Ryan Storey | O Lounge & Coast | Vancouver
Ryan Storey is the Bar Manager for O Lounge and Coast Restaurant in Vancouver, where he has been mixing drinks for the restaurant for close to 3 years.
How did you get the nickname “Martini Slinger”?
I used to own a martini lounge in Nanaimo where I had 27 martini’s on the list. I worked the bar on Thursday, Friday and Saturday nights all I did was shake drinks and that is where the nickname came from.
How did you end up becoming a Bartender?
My dad owned restaurants all his life. At 12 years old I started washing dishes in the restaurant, then I was cooking and then running front of the house and I started bartending when I was 23.
Would you consider yourself a Bartender or a Mixologist or both? And why?
Straight up – I am a bartender. I am here to create an experience and put on a show.
What was your training like and how long have you been a leader in this industry?
I am pretty much self-taught, I learned everything by experience through the restaurant industry.
What goes into creating a new cocktail? What inspires you?
I use fresh ingredients, fresh and simple.

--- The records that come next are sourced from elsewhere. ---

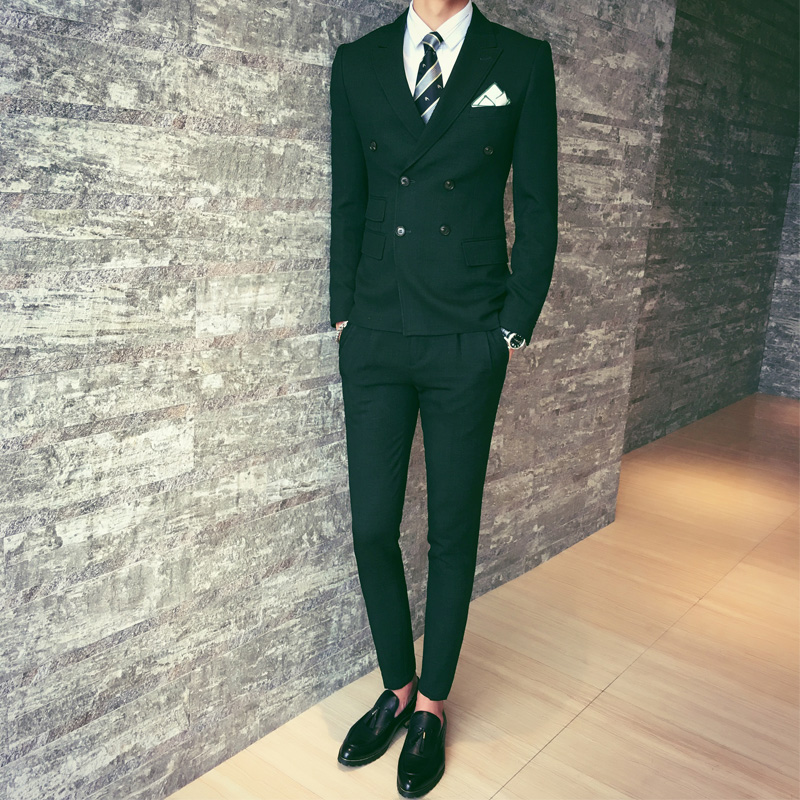 2017-New-Fashion-Mix-Match-Stylish-Double-Breasted-Male-Suit-Green-Brown-Black-Men-Dinner-Party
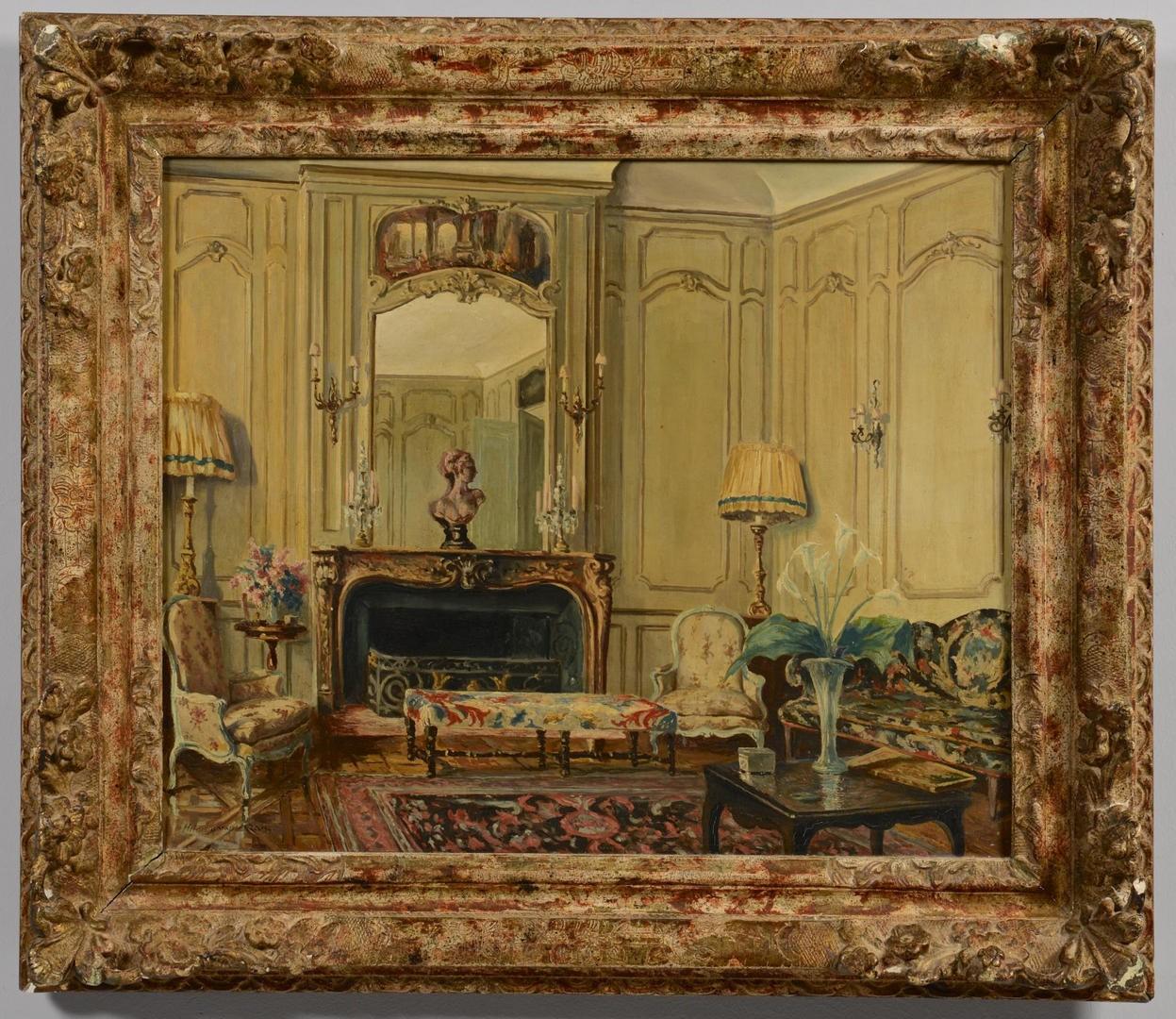 Lot 3594273: Interior Scene, sgd. Heinrich XXXIII Reuss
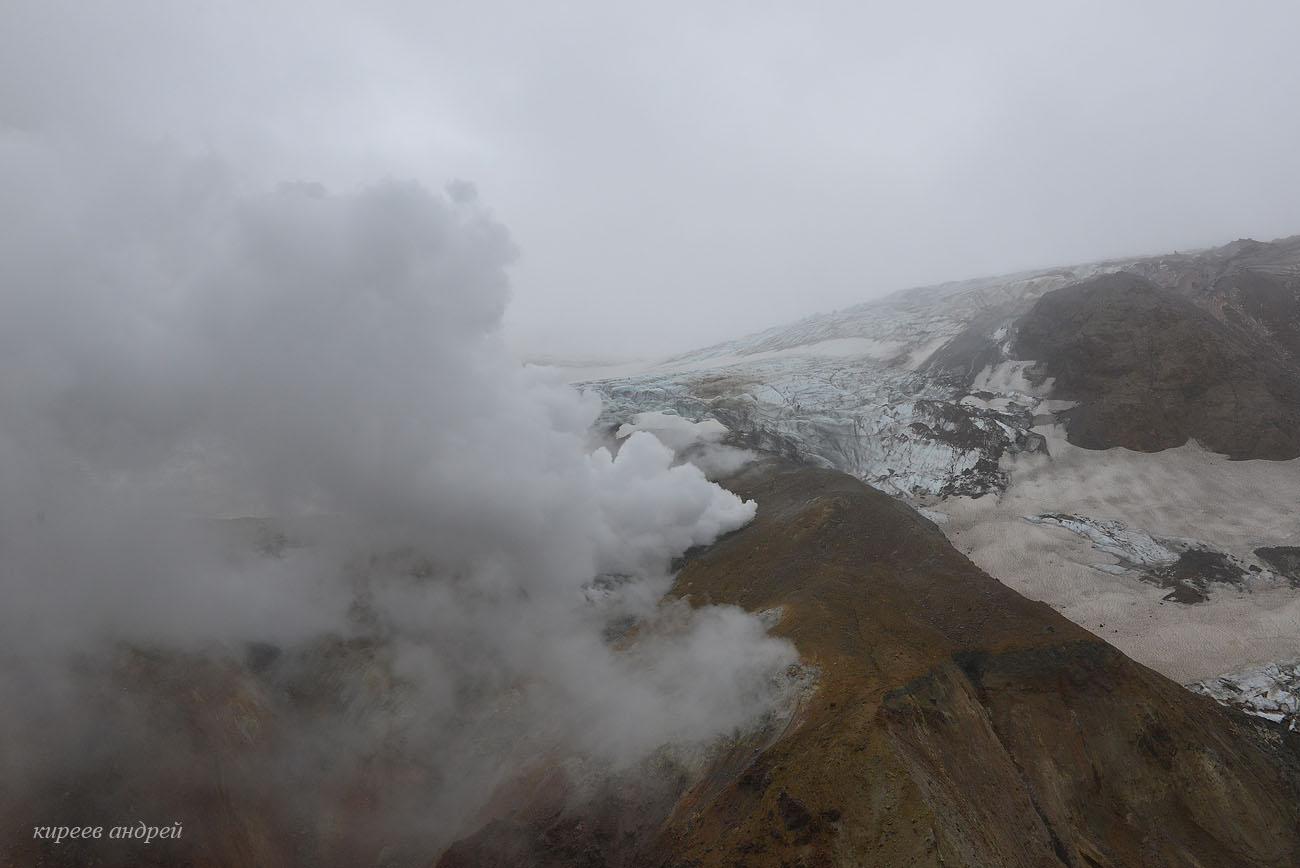 Мутновский вулкан.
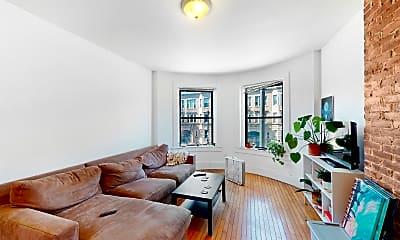 Living Room, 878 Huntington Avenue, Unit 2, 0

It is just like food, keeping it nice and fresh.
What are some current trends you’ve seen in the cocktail market?
Going back to the classics, from Negroni’s and Old Fashioned’s to Manhattan’s.
What type of drinks do you like personally?
Beer and red wine and a scotch after dinner once in awhile.
If you weren’t a bartender, what would you be doing?
I went to school for business and marketing, so I would be doing something in marketing.
What are the ingredients that have been hard to get?
We tend to use what’s in season, fresh and local, so finding ingredients hasn’t been an issue.
What are the most unique ingredients you have every used to create a cocktail?
Honey roasted pears – for a honey roasted puree
Infused cardemon pumpkin spices – simple syrup for a Thanksgiving Cocktail – Pumpkin Martini
What is one of your tricks of the trade?
I have a shake weight which looks like a mini barbell, I use it to entertain.